Question
Should we proceed with this project? Initial Investment = $5,000,000 Taxes = 35% Beta = 1.27 T note = 2.4% Dividends paid = $1,000,000 with
Should we proceed with this project?
Initial Investment = $5,000,000
Taxes = 35%
Beta = 1.27
T note = 2.4%
Dividends paid = $1,000,000 with a payout ratio of 33%
Estimated sales are: $2,500,000 for year 1, $4,000,000 for year 2, $7,000,000 for year 3, $6,000,000 for years 4 & 5, $4,000,000 for year 6, and $1,500,000 with a sale of the asset in year 7 for $250,000.
Variables costs are 52%
Fixed costs = $400,000 per year
The companys benchmark is the Wilshire 5000, which is expected to return 11% next year.

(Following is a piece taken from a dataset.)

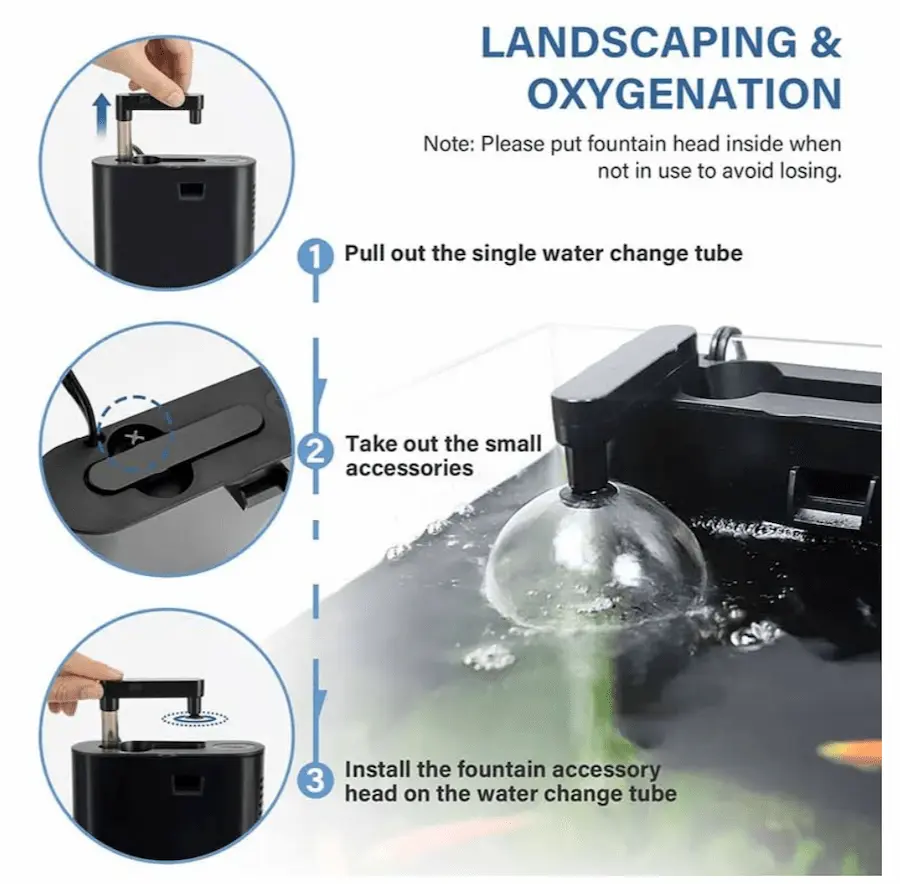 LANDSCAPING & OXYGENATION

Note: Please put fountain head inside when not in use to avoid losing.

1 Pull out the single water change tube

2 Take out the small accessories

3 Install the fountain accessory head on the water change tube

250,000 shares of common stock quoted today at $25, paying a dividend of $1.20 per share.
100,000 shares of preferred stock quoted today at $45, paying a dividend of $2.50 per share.
The company is paying on 20-year 4.75% loan issued 5 years ago with todays principal =$2,750,000
Two bonds are outstanding:
1) 20-year bond issued 5 years ago with a coupon rate of 4.25% with todays market rate = 3.75%, there are 2,000 bonds.
2) 15-year bond issued 3 years ago with a coupon rate of 3.88% with todays market rate = 3.6%, there are 2,500 bonds.
Companies estimate its return on equity is 12%.